Quesada realizes brilliantly the turmoil of a young boy recognizing the symbols of his burgeoning homosexuality and the way the culture that surrounds him has constructed, and will continue to construct, his hatred of it. The speaker's sister derisively refers to Jack Tripper, a character from Three's Company, as a "maricón," which is Spanish for "faggot." The fact that his sister views Tripper, a character not explicitly labeled as gay but whose effeminate behavior nonetheless implicitly identified him as such, with such mocking scorn foreshadows how the speaker is likely to be treated by his family. Quesada builds the bridge from pop culture representation to self-identification, furthering the ache of that identification through questions heterosexual boys are likely never to need to ask. The speaker fears that he will be viewed the way his sister views Tripper, and in that fear he internalizes both a hatred and acceptance of what he will become—"a caricature" whose affectations will be seen as inherently funny, whose sexuality will be marginalized as a joke (at best) or imperil his ability to make a living (at worst).
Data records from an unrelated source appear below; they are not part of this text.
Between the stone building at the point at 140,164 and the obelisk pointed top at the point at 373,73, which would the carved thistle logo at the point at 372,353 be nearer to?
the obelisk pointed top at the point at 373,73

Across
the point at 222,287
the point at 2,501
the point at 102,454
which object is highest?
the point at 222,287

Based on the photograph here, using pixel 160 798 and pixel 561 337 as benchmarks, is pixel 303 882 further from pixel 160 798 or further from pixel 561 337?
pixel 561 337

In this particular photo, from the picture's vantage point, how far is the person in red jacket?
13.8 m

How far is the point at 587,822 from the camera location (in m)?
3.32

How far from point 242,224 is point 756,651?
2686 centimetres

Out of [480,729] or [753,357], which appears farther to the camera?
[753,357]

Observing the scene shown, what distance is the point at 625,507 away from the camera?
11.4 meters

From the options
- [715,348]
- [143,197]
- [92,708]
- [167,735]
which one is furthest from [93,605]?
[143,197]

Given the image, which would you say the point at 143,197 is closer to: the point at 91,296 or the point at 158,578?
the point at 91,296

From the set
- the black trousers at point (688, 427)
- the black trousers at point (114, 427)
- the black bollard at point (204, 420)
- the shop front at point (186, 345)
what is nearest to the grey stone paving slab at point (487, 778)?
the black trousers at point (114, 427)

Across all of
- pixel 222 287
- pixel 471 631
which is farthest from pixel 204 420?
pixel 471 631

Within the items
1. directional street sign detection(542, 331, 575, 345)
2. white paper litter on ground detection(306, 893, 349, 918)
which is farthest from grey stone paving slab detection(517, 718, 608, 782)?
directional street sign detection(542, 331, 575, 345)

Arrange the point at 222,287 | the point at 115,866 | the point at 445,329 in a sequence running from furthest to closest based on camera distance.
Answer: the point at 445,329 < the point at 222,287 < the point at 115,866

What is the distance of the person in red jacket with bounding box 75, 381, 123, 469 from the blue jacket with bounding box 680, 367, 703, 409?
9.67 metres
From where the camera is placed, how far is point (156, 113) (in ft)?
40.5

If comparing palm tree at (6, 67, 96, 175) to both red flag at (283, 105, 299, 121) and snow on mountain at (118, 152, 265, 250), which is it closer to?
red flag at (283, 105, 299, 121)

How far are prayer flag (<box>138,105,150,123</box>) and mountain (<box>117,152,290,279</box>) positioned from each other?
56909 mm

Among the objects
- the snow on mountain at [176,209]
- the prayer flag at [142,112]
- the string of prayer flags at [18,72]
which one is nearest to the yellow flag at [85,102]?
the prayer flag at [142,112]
This is a poem that elegizes a loss of innocence while subverting the coming of age narratives familiar to boys—that they enter into a more masculine role, that they become men. This speaker knows, as a gay man he's not fated for that kind of life. Television has made it painfully clear.
For a book that seems largely suspicious of nostalgia, it seems appropriate the book should end on a poem titled just that. After all, nostalgia is necessary for elegy; one must have something one holds dear, placed on some sentimental altar, so one can sacrifice it in the act of remembering it. The something in Quesada's poems is, of course, memory itself, the past as a precursor to what is presently true, the how did I get here? to the where am I now? "Too much time has passed," Quesada writes, "and I've almost lost this freight/of memories […] failed to preserve the slow sea-roar/ in my lungs, expanding against my breast/bone." The speaker's regret is imminently palpable in these lines depicting memories as "freight," and his inability to hold onto them, to live once more in them, as an elemental roar defusing through his body. The poem, along with the speaker on his train, hurdles inevitably toward its conclusion in which "the patina/[of the speaker's] black hair moving past snow/flurried storefronts might be mistaken/for the next extinct animal in America." The poem is about America the way Whitman is about America—self and community are one, present and past are the same—only here, it is essentialized in the biological "mammal," and rarified in the ambiguous temporality of "next." The speaker is going somewhere, and is not seen as clearly human (not even by himself) as he travels—the act of travel, the pieces of himself that he's left here and there, have stripped him of that identity. His rushed-by image resembles something more akin to a wendigo or yeti, something mythical, as yet undiscovered. What's remarkable about Next Extinct Mammal is how Quesada transforms the personal into the public, the political, the natural, suggesting that, whatever our divergent backgrounds, each of us could still be next on the endangered species list.